*Directive:*
Please rewrite the stretch of the listing from the line containing "Time of clock at [469,288,527,345]: 2:22" through the end, swapping "clock" for "watch" and leaving everything else unchanged. Omit the pictures from your answer.

*Task input:*
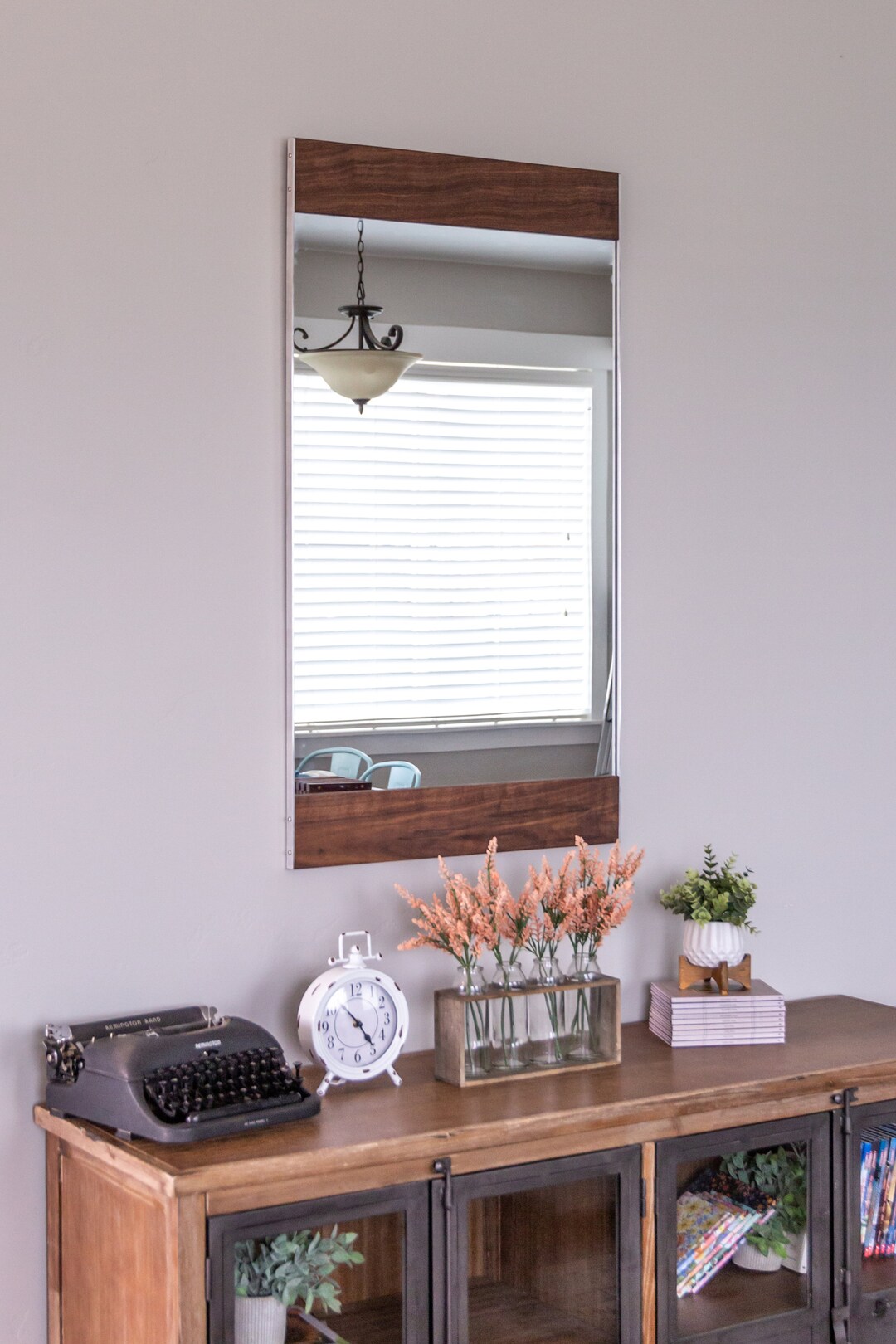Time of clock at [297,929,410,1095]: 4:52
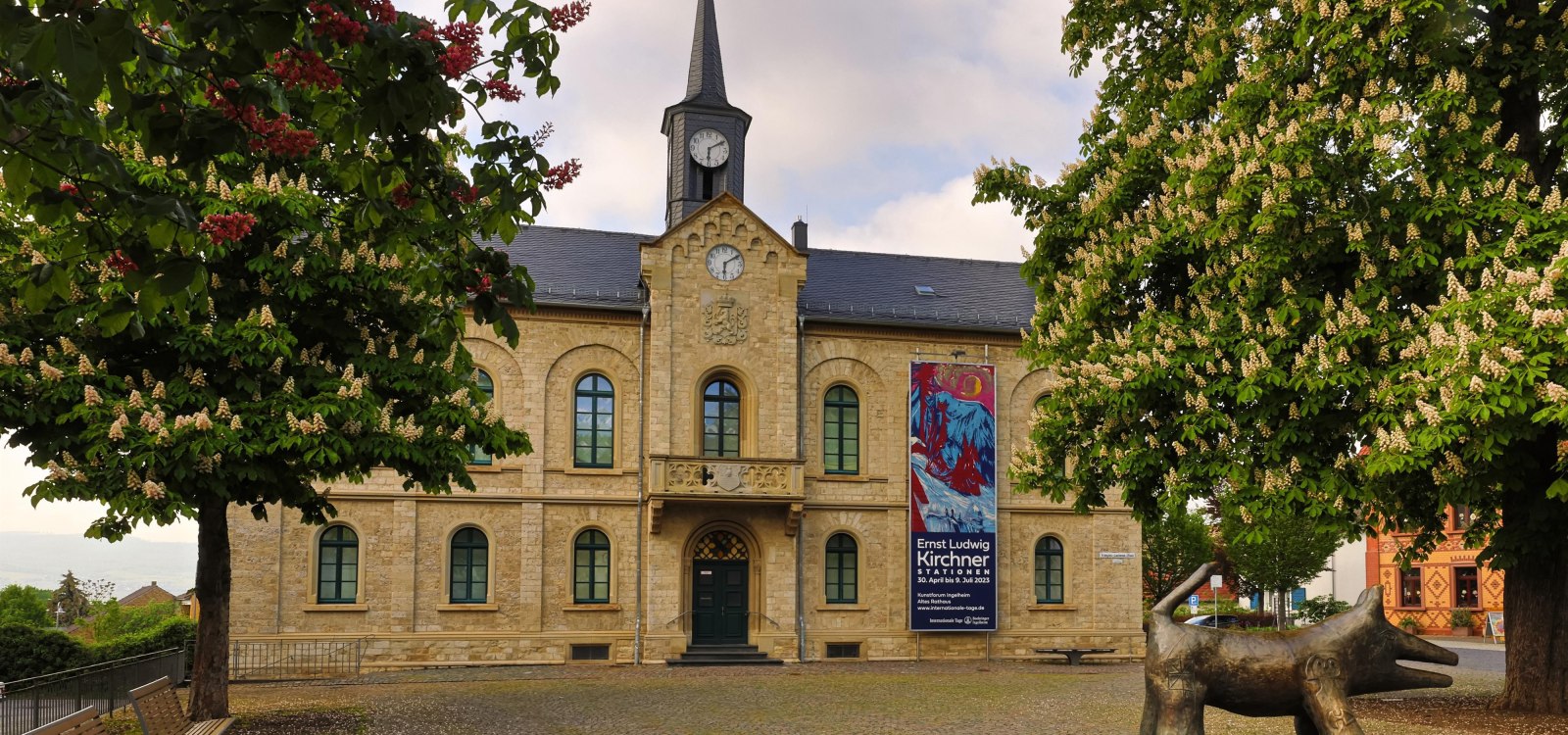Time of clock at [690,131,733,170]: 6:10
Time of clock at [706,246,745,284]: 6:10
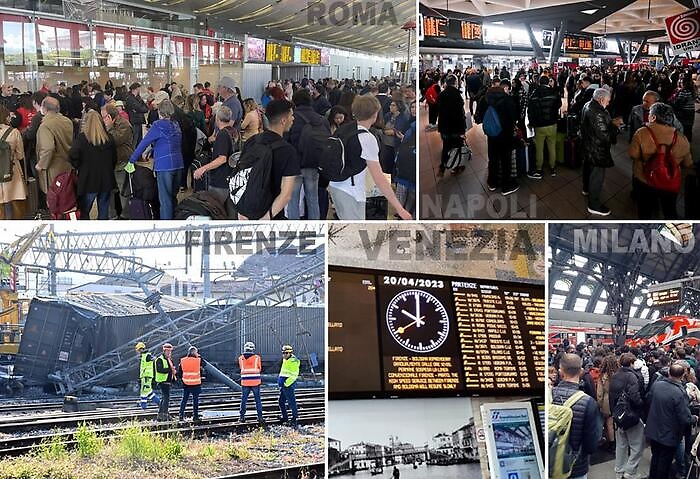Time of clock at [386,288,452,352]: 10:00
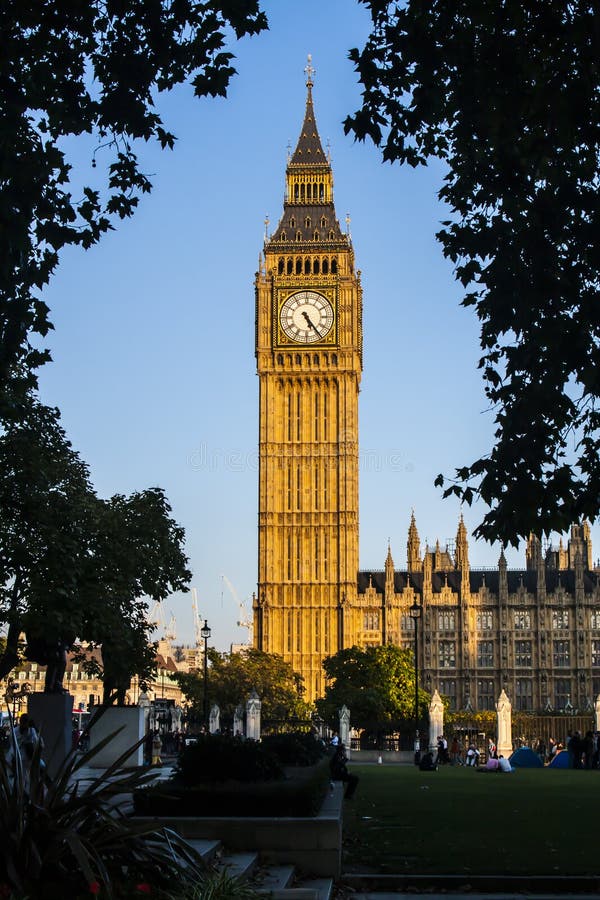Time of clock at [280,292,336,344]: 5:24
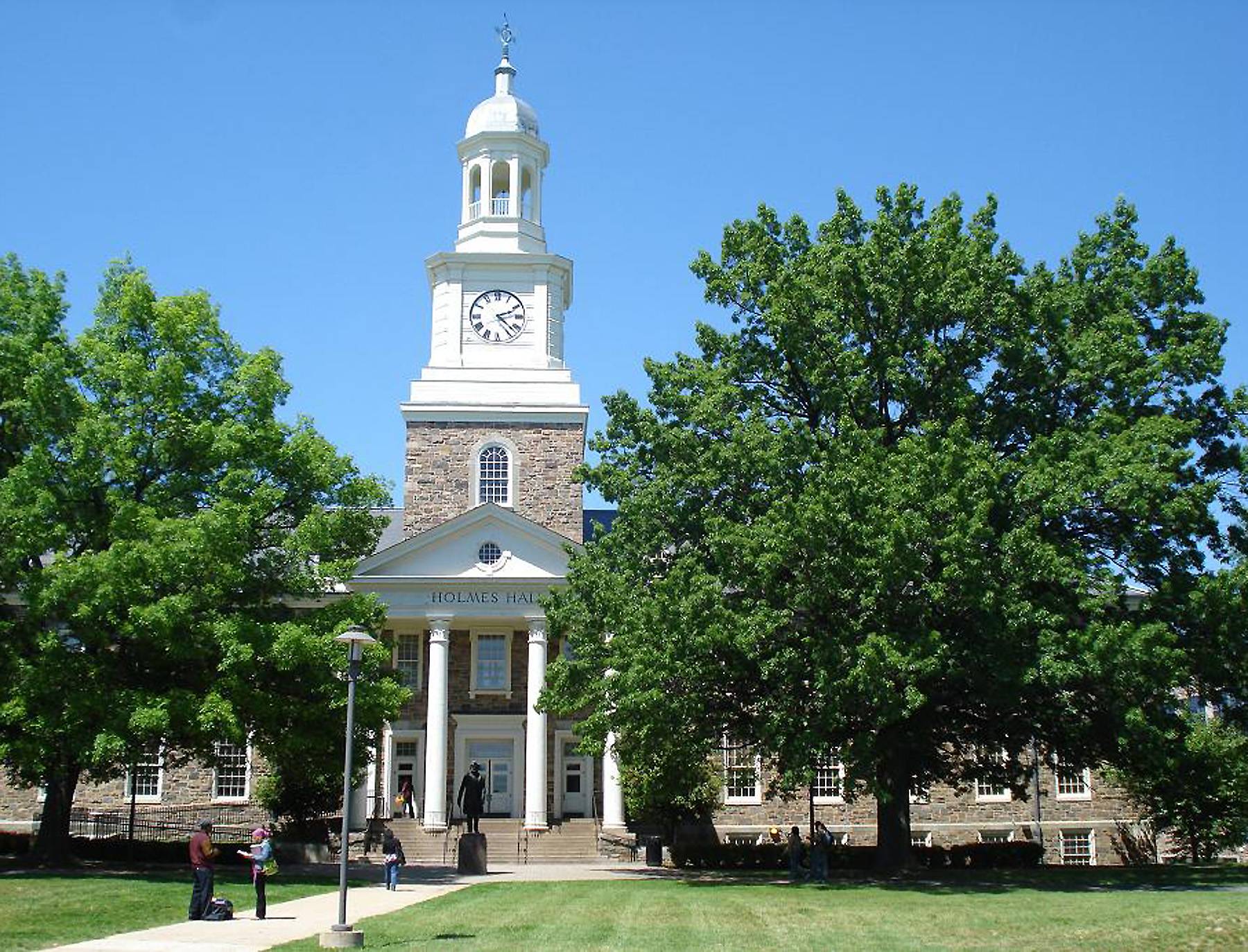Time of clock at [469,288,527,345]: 2:22
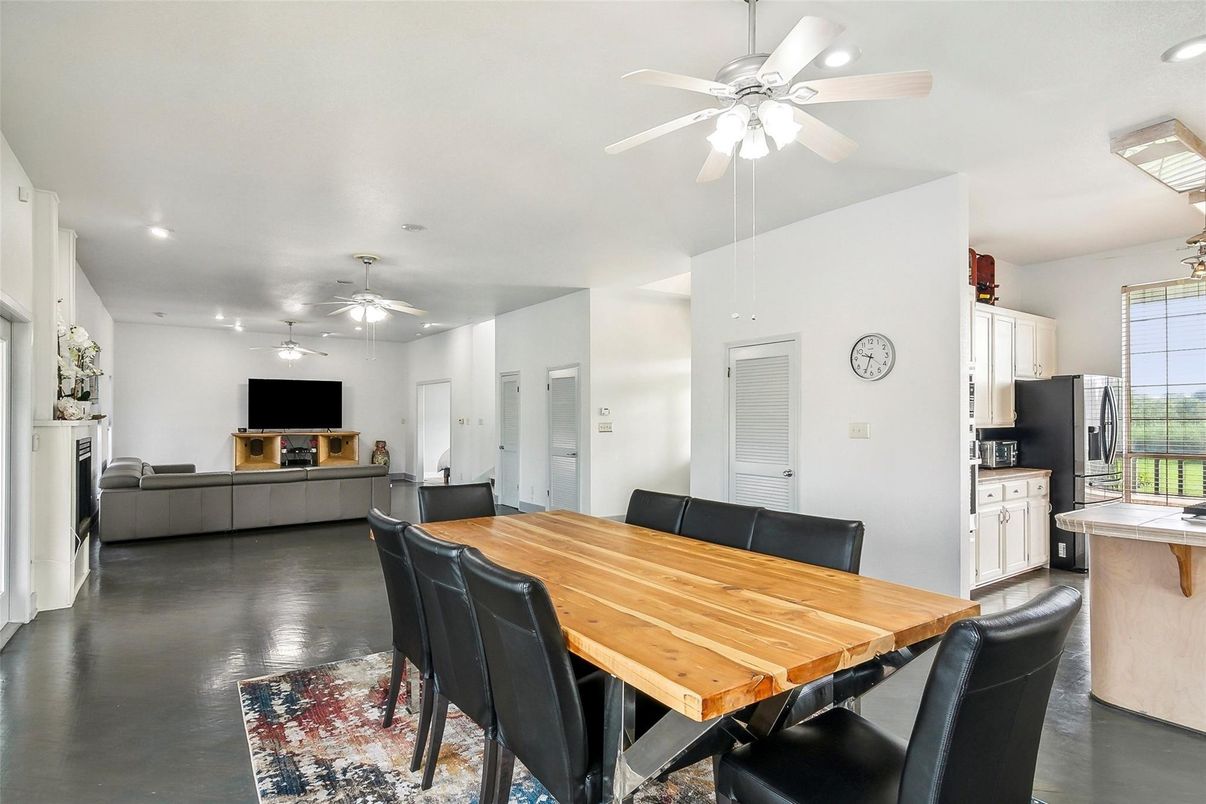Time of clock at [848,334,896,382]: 9:34
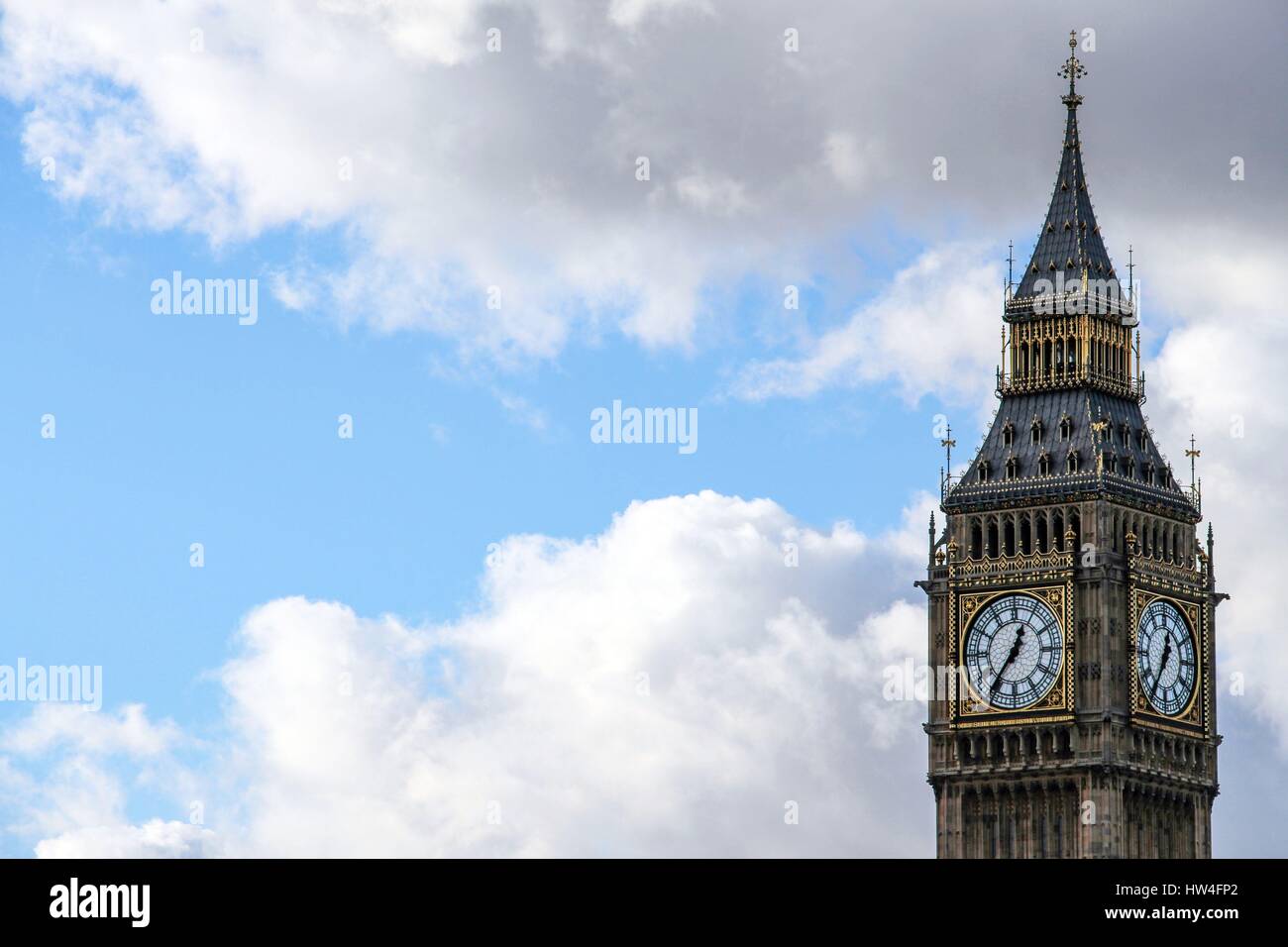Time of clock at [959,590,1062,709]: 12:36
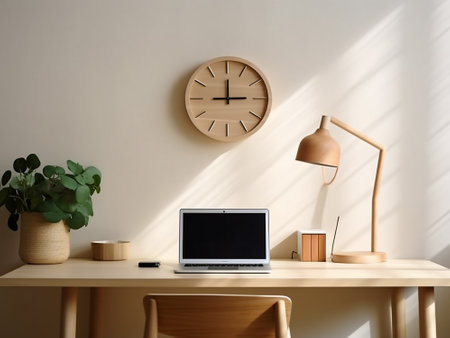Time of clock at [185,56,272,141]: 12:14
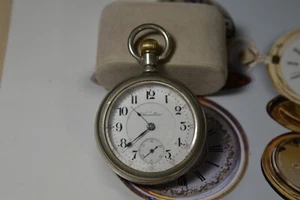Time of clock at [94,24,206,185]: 10:38
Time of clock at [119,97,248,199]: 10:38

*Written response:*
Time of watch at [469,288,527,345]: 2:22
Time of watch at [848,334,896,382]: 9:34
Time of watch at [959,590,1062,709]: 12:36
Time of watch at [185,56,272,141]: 12:14
Time of watch at [94,24,206,185]: 10:38
Time of watch at [119,97,248,199]: 10:38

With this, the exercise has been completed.